When include_usage is true, the last chunk before [DONE] contains the usage object.

Parameter reference

Supported parameters

Parameter	Type	Default	Description
`model`	string	—	Model name. Supports canonical names and smart routing names.
`stream`	boolean	false	Enable SSE streaming.
`temperature`	number	1	Sampling randomness. Range: 0–2.
`max_tokens`	integer	—	Maximum tokens to generate.
`top_p`	number	1	Nucleus sampling threshold.
`frequency_penalty`	number	0	Penalize repeated tokens. Range: -2 to 2.
`presence_penalty`	number	0	Encourage new topics. Range: -2 to 2.
`stop`	array / string	null	Up to 4 stop sequences.
`tools`	array	—	Function calling definitions.
`tool_choice`	string / object	—	`"none"`, `"auto"`, or a specific tool.
`response_format`	object	—	Enforce JSON mode or schema.
`logprobs`	boolean	false	Return log probabilities.
`top_logprobs`	integer	—	Number of top logprobs to return.
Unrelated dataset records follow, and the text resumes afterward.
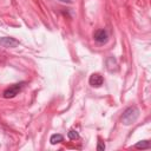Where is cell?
I'll return each instance as SVG.
<instances>
[{
    "mask_svg": "<svg viewBox=\"0 0 151 151\" xmlns=\"http://www.w3.org/2000/svg\"><path fill=\"white\" fill-rule=\"evenodd\" d=\"M88 83H90V85L92 87H100L103 85V83H104V78L99 73H93V74L90 76Z\"/></svg>",
    "mask_w": 151,
    "mask_h": 151,
    "instance_id": "obj_4",
    "label": "cell"
},
{
    "mask_svg": "<svg viewBox=\"0 0 151 151\" xmlns=\"http://www.w3.org/2000/svg\"><path fill=\"white\" fill-rule=\"evenodd\" d=\"M139 117V110L137 106H129L124 110L122 114V123L124 125H131L133 124Z\"/></svg>",
    "mask_w": 151,
    "mask_h": 151,
    "instance_id": "obj_1",
    "label": "cell"
},
{
    "mask_svg": "<svg viewBox=\"0 0 151 151\" xmlns=\"http://www.w3.org/2000/svg\"><path fill=\"white\" fill-rule=\"evenodd\" d=\"M67 137H68L71 140H76V139L79 138V133H78V131H76V130H70V131L67 132Z\"/></svg>",
    "mask_w": 151,
    "mask_h": 151,
    "instance_id": "obj_8",
    "label": "cell"
},
{
    "mask_svg": "<svg viewBox=\"0 0 151 151\" xmlns=\"http://www.w3.org/2000/svg\"><path fill=\"white\" fill-rule=\"evenodd\" d=\"M61 2H67V4H70L71 2V0H60Z\"/></svg>",
    "mask_w": 151,
    "mask_h": 151,
    "instance_id": "obj_10",
    "label": "cell"
},
{
    "mask_svg": "<svg viewBox=\"0 0 151 151\" xmlns=\"http://www.w3.org/2000/svg\"><path fill=\"white\" fill-rule=\"evenodd\" d=\"M22 86H24V83H19V84H13V85H11L9 87H7V88L2 92V97L6 98V99L14 98L17 94H19V92L21 91Z\"/></svg>",
    "mask_w": 151,
    "mask_h": 151,
    "instance_id": "obj_2",
    "label": "cell"
},
{
    "mask_svg": "<svg viewBox=\"0 0 151 151\" xmlns=\"http://www.w3.org/2000/svg\"><path fill=\"white\" fill-rule=\"evenodd\" d=\"M63 140H64V137H63L60 133H54V134H52L51 138H50V142H51L52 145L59 144V143H61Z\"/></svg>",
    "mask_w": 151,
    "mask_h": 151,
    "instance_id": "obj_6",
    "label": "cell"
},
{
    "mask_svg": "<svg viewBox=\"0 0 151 151\" xmlns=\"http://www.w3.org/2000/svg\"><path fill=\"white\" fill-rule=\"evenodd\" d=\"M0 45L4 46V47H9V48H13L15 46L19 45V41L12 37H2L0 38Z\"/></svg>",
    "mask_w": 151,
    "mask_h": 151,
    "instance_id": "obj_5",
    "label": "cell"
},
{
    "mask_svg": "<svg viewBox=\"0 0 151 151\" xmlns=\"http://www.w3.org/2000/svg\"><path fill=\"white\" fill-rule=\"evenodd\" d=\"M97 150L98 151H104L105 150V143L104 142H98V145H97Z\"/></svg>",
    "mask_w": 151,
    "mask_h": 151,
    "instance_id": "obj_9",
    "label": "cell"
},
{
    "mask_svg": "<svg viewBox=\"0 0 151 151\" xmlns=\"http://www.w3.org/2000/svg\"><path fill=\"white\" fill-rule=\"evenodd\" d=\"M93 38L94 40L98 42V44H105L107 40H109V33L106 29L104 28H100V29H97L93 34Z\"/></svg>",
    "mask_w": 151,
    "mask_h": 151,
    "instance_id": "obj_3",
    "label": "cell"
},
{
    "mask_svg": "<svg viewBox=\"0 0 151 151\" xmlns=\"http://www.w3.org/2000/svg\"><path fill=\"white\" fill-rule=\"evenodd\" d=\"M150 142L149 140H142V142H138L136 145H134V147L136 149H150Z\"/></svg>",
    "mask_w": 151,
    "mask_h": 151,
    "instance_id": "obj_7",
    "label": "cell"
}]
</instances>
Range: 0–20.
`stream_options`	object	—	Streaming options (only when `stream: true`).
`thinking`	object	—	Routic extension — enable Thinking Mode.

Not supported

Parameter	Type	Note
`n`	integer	Always returns 1 choice.
`seed`	integer	Not supported yet.
`logit_bias`	object	Not supported yet.

Gateway-level controls

The following controls are configured at the gateway level and cannot be set per request:

Control	Scope	Description
RPM limit	Per key	Requests per minute. Default: 100. Max: 1,000.
TPM limit	Per key	Tokens per minute. Default: 10,000. Max: 100,000.
Max budget	Per key	Spending cap. Default: $100. Max: $1,000.
Retries	Per route	Gateway auto-retries on model provider errors. Default: 3.
Timeout	Per route	Request timeout. Default: 60 seconds.

To change key-level limits, contact support or adjust in your dashboard. See Rate limits.